Folgendes bearbeiten ▸
• A. Wie wird der Christopher Street Day laut dem Textabschnitt über CSD und Pride-Parade in vielen Ländern oftmals genannt?
• B. Führen Sie den Textabschnitt über CSD und Pride-Parade im Anschluss an seinen letzten Satz weiter.

Textabschnitt ▸
Der Unterschied zwischen CSD und Pride-Parade

In vielen Ländern heisst der Christopher Street Day oftmals Pride-Parade. An diesem Tag gehen queere Menschen für ihre Sichtbarkeit, ihre Belange und ihre Forderungen auf die Strasse. Sie werden von solidarischen Mitbürgern begleitet. Das klingt brav und geordnet.

Wie es eigentlich abläuft wisst ihr, … es wird gefeiert, dass sich die Hauswände biegen! Wir finden, der Fokus darf auch nicht verloren gehen. Um was geht es eigentlich?

Angezeigte Daten ▸
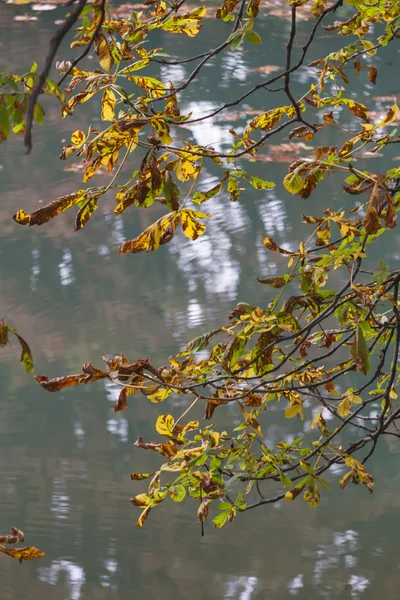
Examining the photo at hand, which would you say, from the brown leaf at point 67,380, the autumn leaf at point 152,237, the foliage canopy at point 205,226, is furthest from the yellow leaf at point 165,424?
the autumn leaf at point 152,237

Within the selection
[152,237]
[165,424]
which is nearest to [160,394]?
[165,424]

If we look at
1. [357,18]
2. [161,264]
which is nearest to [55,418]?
[161,264]

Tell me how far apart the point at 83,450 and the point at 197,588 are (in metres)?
0.70

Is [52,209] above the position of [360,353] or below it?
above

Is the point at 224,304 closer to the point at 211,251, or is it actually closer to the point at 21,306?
the point at 211,251

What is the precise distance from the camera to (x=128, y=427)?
2537mm

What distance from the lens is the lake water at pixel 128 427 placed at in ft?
6.40

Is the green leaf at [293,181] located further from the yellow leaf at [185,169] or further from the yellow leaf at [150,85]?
the yellow leaf at [150,85]

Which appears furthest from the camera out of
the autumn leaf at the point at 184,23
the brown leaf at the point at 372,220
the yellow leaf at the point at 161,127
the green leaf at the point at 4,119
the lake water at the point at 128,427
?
the lake water at the point at 128,427

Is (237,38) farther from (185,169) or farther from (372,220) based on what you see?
(372,220)

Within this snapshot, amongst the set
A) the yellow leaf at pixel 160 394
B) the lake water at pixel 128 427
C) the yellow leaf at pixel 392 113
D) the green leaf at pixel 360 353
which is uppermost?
Result: the yellow leaf at pixel 392 113

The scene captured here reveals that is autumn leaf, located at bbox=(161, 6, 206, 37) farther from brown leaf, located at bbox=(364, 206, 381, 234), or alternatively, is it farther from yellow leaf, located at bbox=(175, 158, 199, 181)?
brown leaf, located at bbox=(364, 206, 381, 234)

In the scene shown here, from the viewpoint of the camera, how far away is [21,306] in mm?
3268

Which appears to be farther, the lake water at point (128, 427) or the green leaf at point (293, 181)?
the lake water at point (128, 427)
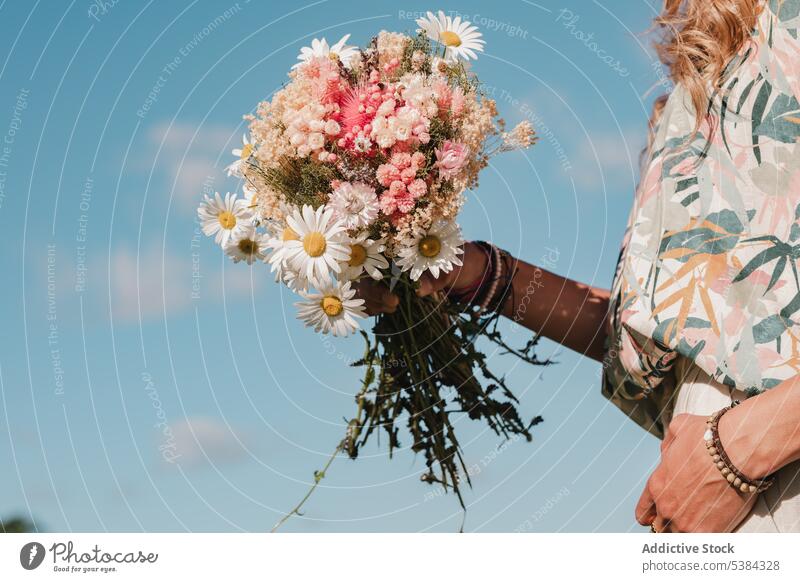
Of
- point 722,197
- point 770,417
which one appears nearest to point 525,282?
point 722,197

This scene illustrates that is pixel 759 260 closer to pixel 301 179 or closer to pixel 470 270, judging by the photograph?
pixel 470 270

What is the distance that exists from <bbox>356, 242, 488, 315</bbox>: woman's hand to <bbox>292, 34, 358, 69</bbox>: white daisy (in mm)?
688

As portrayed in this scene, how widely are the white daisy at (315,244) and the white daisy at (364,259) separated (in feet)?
0.32

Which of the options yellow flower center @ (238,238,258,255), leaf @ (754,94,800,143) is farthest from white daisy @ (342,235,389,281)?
leaf @ (754,94,800,143)

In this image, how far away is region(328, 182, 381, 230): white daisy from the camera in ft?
7.50

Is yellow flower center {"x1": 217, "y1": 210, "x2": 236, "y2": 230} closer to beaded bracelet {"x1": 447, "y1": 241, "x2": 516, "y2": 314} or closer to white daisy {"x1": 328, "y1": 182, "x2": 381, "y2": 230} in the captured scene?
white daisy {"x1": 328, "y1": 182, "x2": 381, "y2": 230}

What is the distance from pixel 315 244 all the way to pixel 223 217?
52 cm

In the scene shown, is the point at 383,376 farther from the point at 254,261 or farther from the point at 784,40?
the point at 784,40

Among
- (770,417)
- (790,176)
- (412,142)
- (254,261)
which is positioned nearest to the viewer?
(770,417)

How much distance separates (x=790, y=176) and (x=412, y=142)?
0.96 metres

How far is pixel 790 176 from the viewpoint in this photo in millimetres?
2090

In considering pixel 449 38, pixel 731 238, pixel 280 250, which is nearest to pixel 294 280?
pixel 280 250

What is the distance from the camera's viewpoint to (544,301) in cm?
285

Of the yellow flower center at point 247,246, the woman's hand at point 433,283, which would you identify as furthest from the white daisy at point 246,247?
the woman's hand at point 433,283
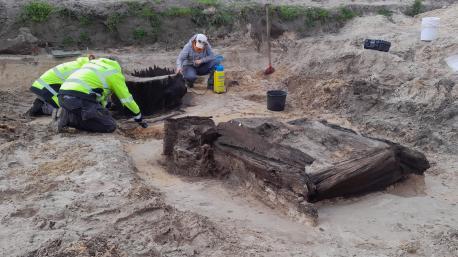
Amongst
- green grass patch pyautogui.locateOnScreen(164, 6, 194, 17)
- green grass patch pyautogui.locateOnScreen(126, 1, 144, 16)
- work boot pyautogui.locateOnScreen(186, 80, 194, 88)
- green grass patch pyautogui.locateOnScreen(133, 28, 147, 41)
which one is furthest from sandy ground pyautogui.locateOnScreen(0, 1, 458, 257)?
green grass patch pyautogui.locateOnScreen(126, 1, 144, 16)

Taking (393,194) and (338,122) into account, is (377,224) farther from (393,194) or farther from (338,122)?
(338,122)

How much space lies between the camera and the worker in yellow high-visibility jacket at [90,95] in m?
6.35

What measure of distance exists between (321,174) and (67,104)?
12.0 feet

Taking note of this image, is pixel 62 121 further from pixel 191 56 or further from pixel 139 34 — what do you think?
pixel 139 34

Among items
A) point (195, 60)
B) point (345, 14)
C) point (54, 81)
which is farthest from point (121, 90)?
point (345, 14)

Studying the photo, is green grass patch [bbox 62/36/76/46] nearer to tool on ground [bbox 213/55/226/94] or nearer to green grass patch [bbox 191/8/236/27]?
green grass patch [bbox 191/8/236/27]

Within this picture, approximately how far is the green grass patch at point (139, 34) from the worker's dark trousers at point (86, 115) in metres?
4.04

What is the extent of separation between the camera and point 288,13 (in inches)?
421

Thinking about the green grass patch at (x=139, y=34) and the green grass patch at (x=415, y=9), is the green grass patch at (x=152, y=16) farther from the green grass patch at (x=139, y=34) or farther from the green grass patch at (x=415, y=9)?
the green grass patch at (x=415, y=9)

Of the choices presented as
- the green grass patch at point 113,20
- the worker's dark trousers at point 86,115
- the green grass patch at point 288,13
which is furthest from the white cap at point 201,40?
the worker's dark trousers at point 86,115

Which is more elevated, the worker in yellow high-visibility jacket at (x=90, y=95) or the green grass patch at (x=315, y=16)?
the green grass patch at (x=315, y=16)

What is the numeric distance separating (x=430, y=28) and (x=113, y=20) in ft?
20.7

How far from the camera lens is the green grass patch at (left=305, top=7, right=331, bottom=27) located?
10805 mm

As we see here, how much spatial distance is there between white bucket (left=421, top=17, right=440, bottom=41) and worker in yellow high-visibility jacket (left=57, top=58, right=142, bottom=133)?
17.1ft
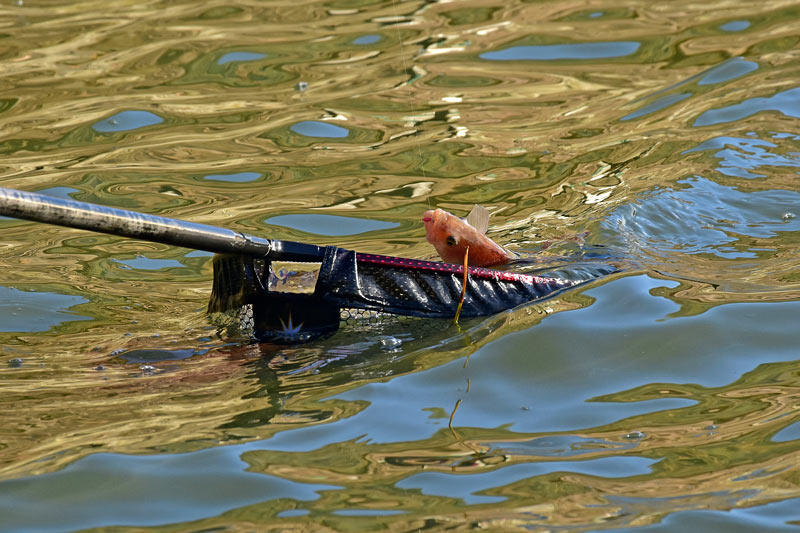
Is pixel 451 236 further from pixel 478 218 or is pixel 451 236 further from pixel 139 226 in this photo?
pixel 139 226

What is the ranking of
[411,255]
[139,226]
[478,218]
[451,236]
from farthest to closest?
1. [411,255]
2. [478,218]
3. [451,236]
4. [139,226]

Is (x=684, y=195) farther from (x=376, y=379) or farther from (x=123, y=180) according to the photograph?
(x=123, y=180)

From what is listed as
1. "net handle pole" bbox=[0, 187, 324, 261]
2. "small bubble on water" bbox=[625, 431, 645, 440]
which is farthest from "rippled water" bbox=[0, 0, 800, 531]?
"net handle pole" bbox=[0, 187, 324, 261]

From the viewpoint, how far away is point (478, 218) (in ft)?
15.0

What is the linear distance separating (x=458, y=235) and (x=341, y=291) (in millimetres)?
696

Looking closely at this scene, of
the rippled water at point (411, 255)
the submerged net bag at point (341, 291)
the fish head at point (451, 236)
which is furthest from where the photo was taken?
the fish head at point (451, 236)

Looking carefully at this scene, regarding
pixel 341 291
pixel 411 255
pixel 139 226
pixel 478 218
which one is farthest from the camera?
pixel 411 255

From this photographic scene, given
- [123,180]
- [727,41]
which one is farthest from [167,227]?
[727,41]

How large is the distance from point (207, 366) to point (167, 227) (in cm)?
61

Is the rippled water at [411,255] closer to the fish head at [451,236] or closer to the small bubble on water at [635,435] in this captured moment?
the small bubble on water at [635,435]

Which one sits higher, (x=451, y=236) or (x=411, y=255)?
(x=451, y=236)

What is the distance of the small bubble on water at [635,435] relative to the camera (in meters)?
3.17

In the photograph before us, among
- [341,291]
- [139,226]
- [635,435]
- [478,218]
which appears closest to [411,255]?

Antworten je Aufgabe ▸
• A. Pride-Parade.

• B.
In der Christopher Street in New York kam es 1969 zu den sogenannten Stonewall- Aufständen, bei denen sich queere Menschen nicht das erste Mal, aber dort mit großem Aufsehen gegen Polizeiwillkür zur Wehr gesetzt haben. Dieser Kampf wurde zum Anstoß für die moderne queere Bewegung. Das Gedenken an diesen Tag hat in Deutschland einen historischen Unterschied zur USA. Hier wurden schwule Menschen mit der Begründung des Paragraph 175, der Homosexualität unter Männern unter Strafe gestellt hat, im zweiten Weltkrieg in KZ`s gesperrt und auch danach wurden zehntausende homosexuelle Menschen verfolgt.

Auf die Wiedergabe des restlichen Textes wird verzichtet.